_Provided data_
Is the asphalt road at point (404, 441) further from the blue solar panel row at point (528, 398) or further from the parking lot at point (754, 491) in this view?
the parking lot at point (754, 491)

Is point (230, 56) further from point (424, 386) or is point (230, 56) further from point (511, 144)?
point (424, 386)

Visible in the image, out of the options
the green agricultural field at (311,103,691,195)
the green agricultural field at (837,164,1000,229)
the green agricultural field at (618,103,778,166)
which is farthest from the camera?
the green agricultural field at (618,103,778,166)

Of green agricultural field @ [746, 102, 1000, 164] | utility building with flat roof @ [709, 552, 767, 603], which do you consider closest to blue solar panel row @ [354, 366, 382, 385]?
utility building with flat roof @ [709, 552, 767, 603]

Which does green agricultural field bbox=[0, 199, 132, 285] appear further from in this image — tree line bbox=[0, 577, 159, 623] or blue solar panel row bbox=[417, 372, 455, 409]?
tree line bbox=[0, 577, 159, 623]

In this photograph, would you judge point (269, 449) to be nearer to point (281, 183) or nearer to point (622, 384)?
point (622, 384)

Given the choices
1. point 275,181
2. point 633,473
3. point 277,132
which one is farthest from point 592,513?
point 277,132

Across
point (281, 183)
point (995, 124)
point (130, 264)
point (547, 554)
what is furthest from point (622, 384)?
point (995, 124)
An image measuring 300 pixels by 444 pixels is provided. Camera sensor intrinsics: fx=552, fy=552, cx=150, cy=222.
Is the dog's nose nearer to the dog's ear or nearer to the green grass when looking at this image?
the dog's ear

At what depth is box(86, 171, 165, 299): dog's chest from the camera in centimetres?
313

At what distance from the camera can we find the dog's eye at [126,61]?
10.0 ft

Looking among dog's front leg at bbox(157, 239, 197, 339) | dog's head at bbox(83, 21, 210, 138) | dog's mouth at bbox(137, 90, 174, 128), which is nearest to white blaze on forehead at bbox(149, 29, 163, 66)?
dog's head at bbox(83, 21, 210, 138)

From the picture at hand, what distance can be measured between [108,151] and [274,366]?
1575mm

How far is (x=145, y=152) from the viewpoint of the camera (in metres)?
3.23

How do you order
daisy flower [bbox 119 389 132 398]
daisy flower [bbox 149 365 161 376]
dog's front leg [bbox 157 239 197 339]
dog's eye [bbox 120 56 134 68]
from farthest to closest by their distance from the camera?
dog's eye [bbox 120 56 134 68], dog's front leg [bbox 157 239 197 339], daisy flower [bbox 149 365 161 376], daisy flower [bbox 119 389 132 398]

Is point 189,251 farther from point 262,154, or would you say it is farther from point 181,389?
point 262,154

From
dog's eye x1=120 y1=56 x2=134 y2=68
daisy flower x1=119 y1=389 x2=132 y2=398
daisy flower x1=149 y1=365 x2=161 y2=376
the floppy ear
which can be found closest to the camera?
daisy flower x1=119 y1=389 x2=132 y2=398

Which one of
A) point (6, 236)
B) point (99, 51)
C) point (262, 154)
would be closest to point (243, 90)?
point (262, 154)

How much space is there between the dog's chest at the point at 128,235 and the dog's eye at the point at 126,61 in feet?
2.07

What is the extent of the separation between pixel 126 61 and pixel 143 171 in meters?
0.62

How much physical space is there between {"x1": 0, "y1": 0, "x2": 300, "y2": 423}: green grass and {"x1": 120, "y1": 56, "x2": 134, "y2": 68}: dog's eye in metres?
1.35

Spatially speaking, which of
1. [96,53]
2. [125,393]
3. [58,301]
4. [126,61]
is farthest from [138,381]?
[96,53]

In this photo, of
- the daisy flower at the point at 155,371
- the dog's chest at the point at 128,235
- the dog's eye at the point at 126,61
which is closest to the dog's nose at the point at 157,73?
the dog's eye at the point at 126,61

_Written request_
Reproduce all of the data above verbatim, every line in its original order.

_Result of this exercise_
Is the asphalt road at point (404, 441) further from the blue solar panel row at point (528, 398) or further from the parking lot at point (754, 491) in this view?
the parking lot at point (754, 491)

Is point (230, 56) further from point (424, 386) or is point (230, 56) further from point (511, 144)?
point (424, 386)

Visible in the image, out of the options
the green agricultural field at (311,103,691,195)
the green agricultural field at (837,164,1000,229)
the green agricultural field at (618,103,778,166)
which is farthest from the camera?
the green agricultural field at (618,103,778,166)

Of green agricultural field @ [746, 102, 1000, 164] | utility building with flat roof @ [709, 552, 767, 603], which do you consider closest to blue solar panel row @ [354, 366, 382, 385]?
utility building with flat roof @ [709, 552, 767, 603]

Which does green agricultural field bbox=[0, 199, 132, 285] appear further from in this image — tree line bbox=[0, 577, 159, 623] or blue solar panel row bbox=[417, 372, 455, 409]?
tree line bbox=[0, 577, 159, 623]

In this photograph, would you judge point (269, 449) to be nearer to point (281, 183) or nearer to point (622, 384)?
point (622, 384)

Given the choices
1. point 275,181
2. point 633,473
3. point 277,132
which one is farthest from point 592,513?
point 277,132

Across
point (281, 183)
point (995, 124)
point (130, 264)
point (547, 554)
what is furthest from point (622, 384)?
point (995, 124)
An image measuring 300 pixels by 444 pixels is provided. Camera sensor intrinsics: fx=552, fy=552, cx=150, cy=222.
Is the dog's nose nearer to the dog's ear or nearer to the green grass when looking at this image?
the dog's ear

At what depth is box(86, 171, 165, 299): dog's chest from the camera in centimetres?
313

At what distance from the camera can we find the dog's eye at [126,61]?
10.0 ft

Looking among dog's front leg at bbox(157, 239, 197, 339) | dog's head at bbox(83, 21, 210, 138) | dog's mouth at bbox(137, 90, 174, 128), which is nearest to white blaze on forehead at bbox(149, 29, 163, 66)?
dog's head at bbox(83, 21, 210, 138)

From the picture at hand, what distance can be measured between [108,151] and [274,366]?
1575mm

How far is (x=145, y=152) from the viewpoint of the camera (in metres)?
3.23

How do you order
daisy flower [bbox 119 389 132 398]
daisy flower [bbox 149 365 161 376]
dog's front leg [bbox 157 239 197 339]
dog's eye [bbox 120 56 134 68]
from farthest to closest by their distance from the camera?
dog's eye [bbox 120 56 134 68], dog's front leg [bbox 157 239 197 339], daisy flower [bbox 149 365 161 376], daisy flower [bbox 119 389 132 398]

Is point 189,251 farther from point 262,154, or would you say it is farther from point 181,389?
point 262,154

From
dog's eye x1=120 y1=56 x2=134 y2=68
daisy flower x1=119 y1=389 x2=132 y2=398
daisy flower x1=149 y1=365 x2=161 y2=376
the floppy ear
which can be found closest to the camera?
daisy flower x1=119 y1=389 x2=132 y2=398

Which one of
A) point (6, 236)
B) point (99, 51)
C) point (262, 154)
would be closest to point (243, 90)?
point (262, 154)

How much space is there between the dog's chest at the point at 128,235 and the dog's eye at the point at 126,61 in feet?
2.07

What is the extent of the separation between pixel 126 61 and pixel 143 171 in meters?
0.62

How much physical space is there between {"x1": 0, "y1": 0, "x2": 300, "y2": 423}: green grass and {"x1": 120, "y1": 56, "x2": 134, "y2": 68}: dog's eye in metres?
1.35

Spatially speaking, which of
1. [96,53]
2. [125,393]
3. [58,301]
4. [126,61]
is farthest from [138,381]?
[96,53]

In this photo, of
- the daisy flower at the point at 155,371
- the dog's chest at the point at 128,235
- the dog's eye at the point at 126,61
which is closest to the dog's nose at the point at 157,73?
the dog's eye at the point at 126,61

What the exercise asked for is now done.